═════ Text segment
# Concrete Question



## hcd420 (Jul 23, 2009)

what the difference between an alaskan slab and a regular slab


----------



## RippySkippy (Feb 9, 2007)

Before doing any kind of concrete work...you should contact your local building inspector to get all the local codes met.

To answer your question...

Conventional pour









Alaskan slab more commonly known as monolithic pour









Alaskan slab with cold weather protection.


----------



## AtlanticWBConst. (May 12, 2006)

Hello,

*Thank you for posting on the DIY Chatroom. In the future, please post your DIY related questions in a specific section, that your question may fall under. This will ensure that you have the proper number of reviews and correct answers, you are seeking. *

*The "Introduction" Section is for new members posting some brief background information about themselves, and is not for finding answers on DIY related questions.*

*Thank You.*

(The Site Moderators have moved your post here)


----------



## Termite (Apr 13, 2008)

Heck of an answer Rippy. I learned something today! Never heard it called an Alaskan slab.


----------



## johnnyboy (Oct 8, 2007)

yeah heard of monolithic slab, never alaskan though. cool.


----------



## concretemasonry (Oct 10, 2006)

All my Alaskan slabs were fillets from a salmon. - A 15# silver is better eating than 44# lake trout.

Dick


----------



## Termite (Apr 13, 2008)

concretemasonry said:


> All my Alaskan slabs were fillets from a salmon. - A 15# silver is better eating than 44# lake trout.


Being a BBQ connoiseur, I was thinking moose ribs!


----------



## framer52 (Jul 17, 2009)

concretemasonry said:


> All my Alaskan slabs were fillets from a salmon. - A 15# silver is better eating than 44# lake trout.
> 
> Dick


Just wanted to tell you, I love your picture!!!:thumbsup:


----------



## concretemasonry (Oct 10, 2006)

That was just a 30+ year old Lake Trout that weighed about 44# at time of catching it. It was a citizen of southern Canada (Ontario, about 30 miles north of the Minnesota border and I did not eat it. We also got a 28 pounder and a 48" Northern Pike the same morning. The only "slabs" we had for shore lunch were the fillets of 1 1/2 to 2# Walleyes that are the prime eating fish and every Walleye over 2# went back in the water.


----------
══════════
═════ Provided material
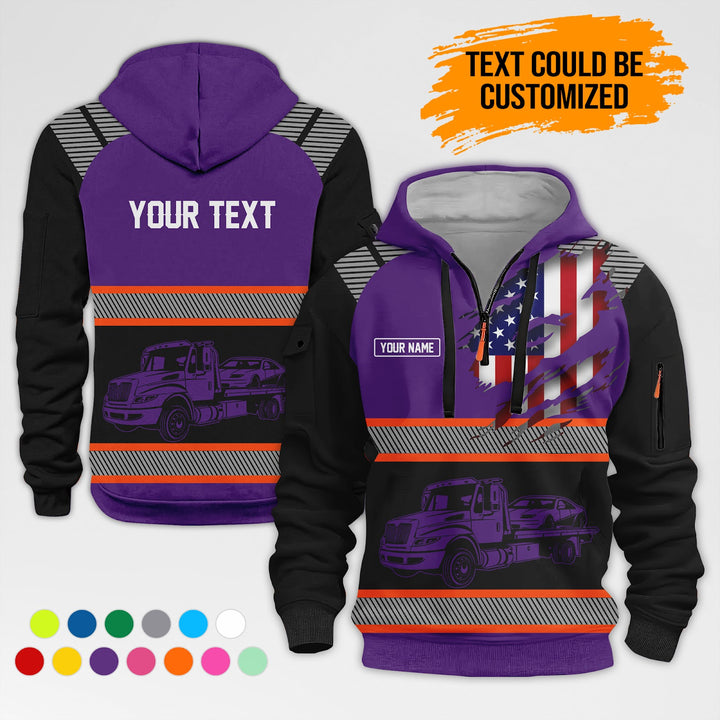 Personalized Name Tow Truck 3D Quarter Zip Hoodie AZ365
══════════
═════ Provided material
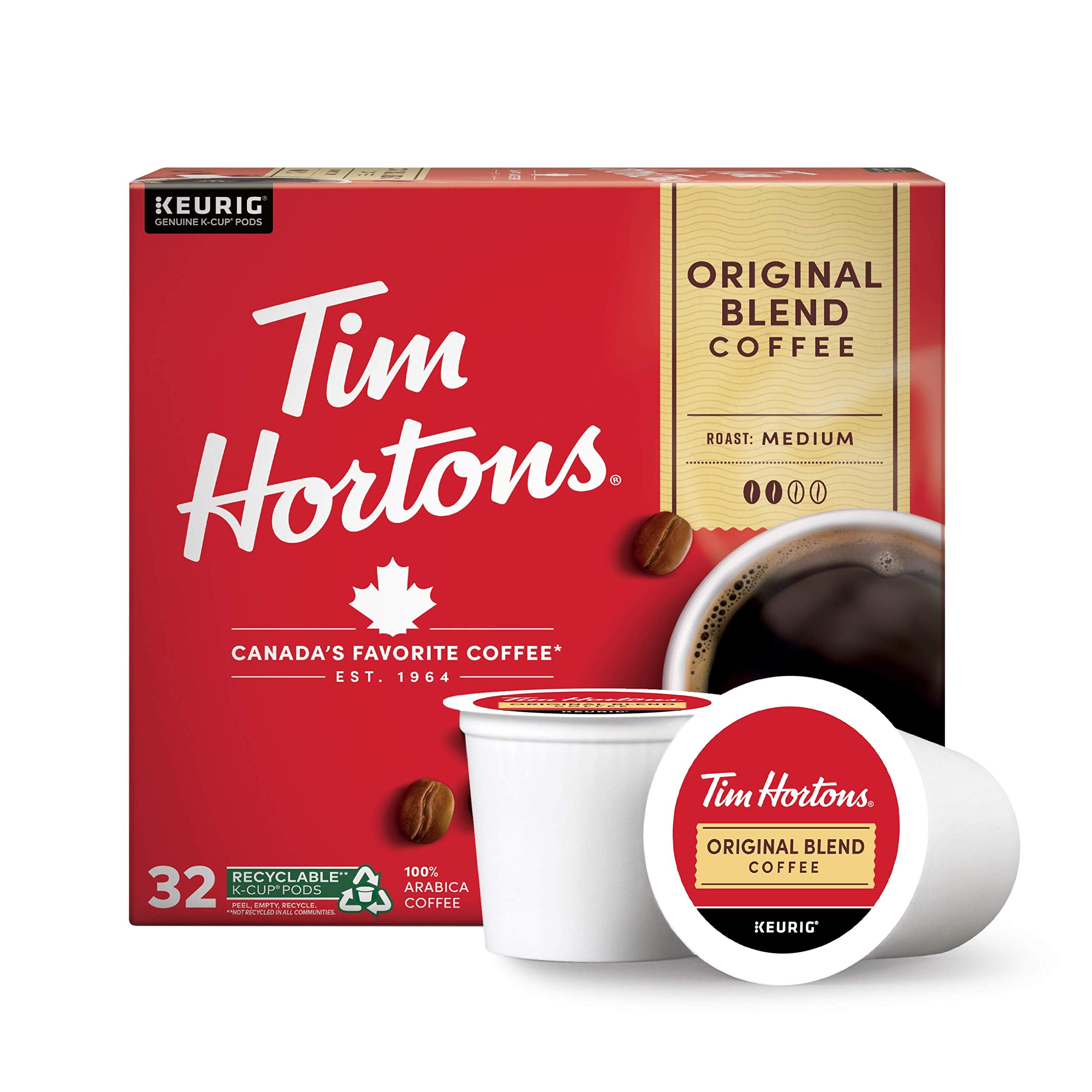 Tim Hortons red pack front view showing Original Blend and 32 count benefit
══════════
═════ Provided material
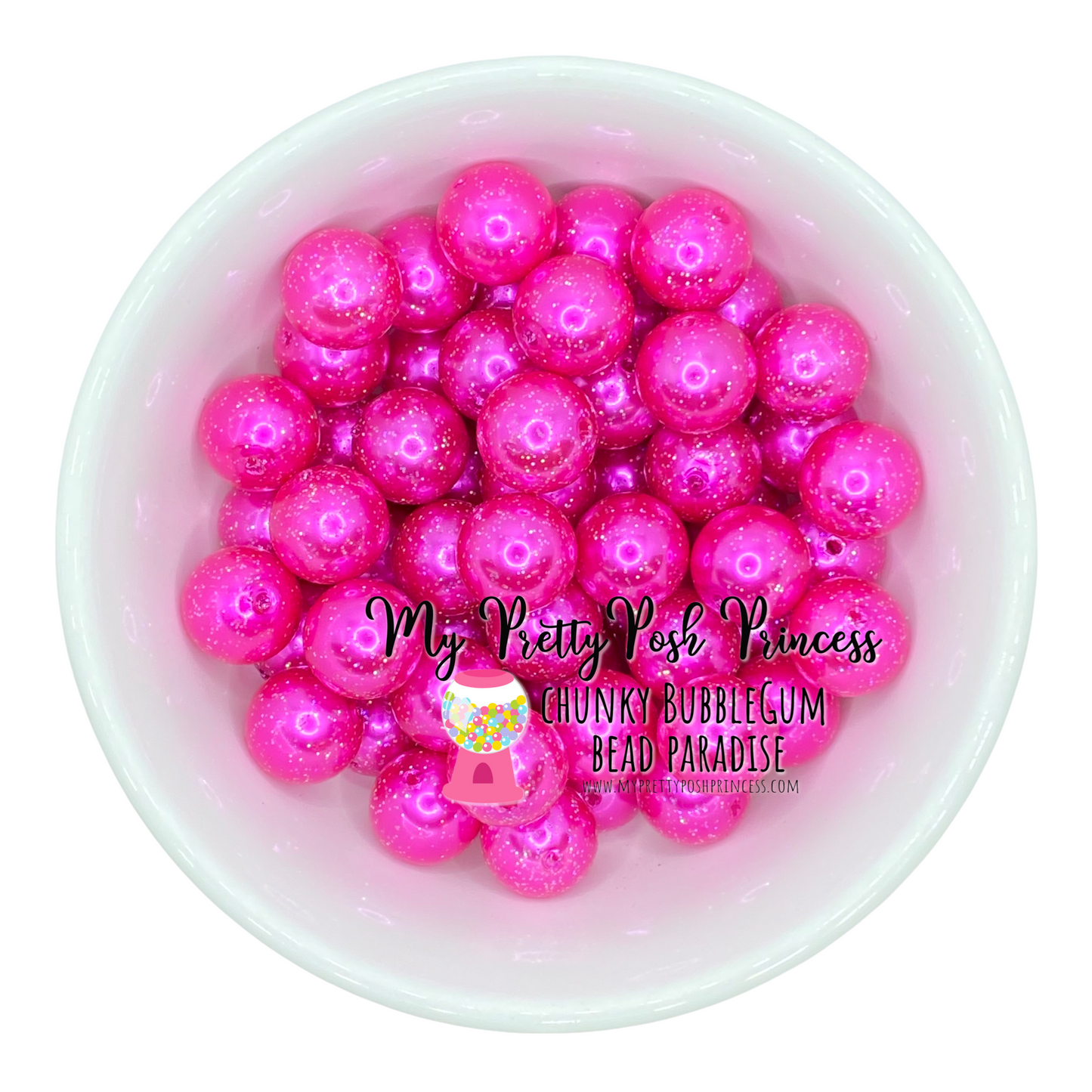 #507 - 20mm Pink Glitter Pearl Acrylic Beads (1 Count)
══════════
- Exercise description
Reproduce the part of the concrete slab thread starting with "what the difference" and going on through "answer your question...".

- Written response
what the difference between an alaskan slab and a regular slab


----------



## RippySkippy (Feb 9, 2007)

Before doing any kind of concrete work...you should contact your local building inspector to get all the local codes met.

To answer your question...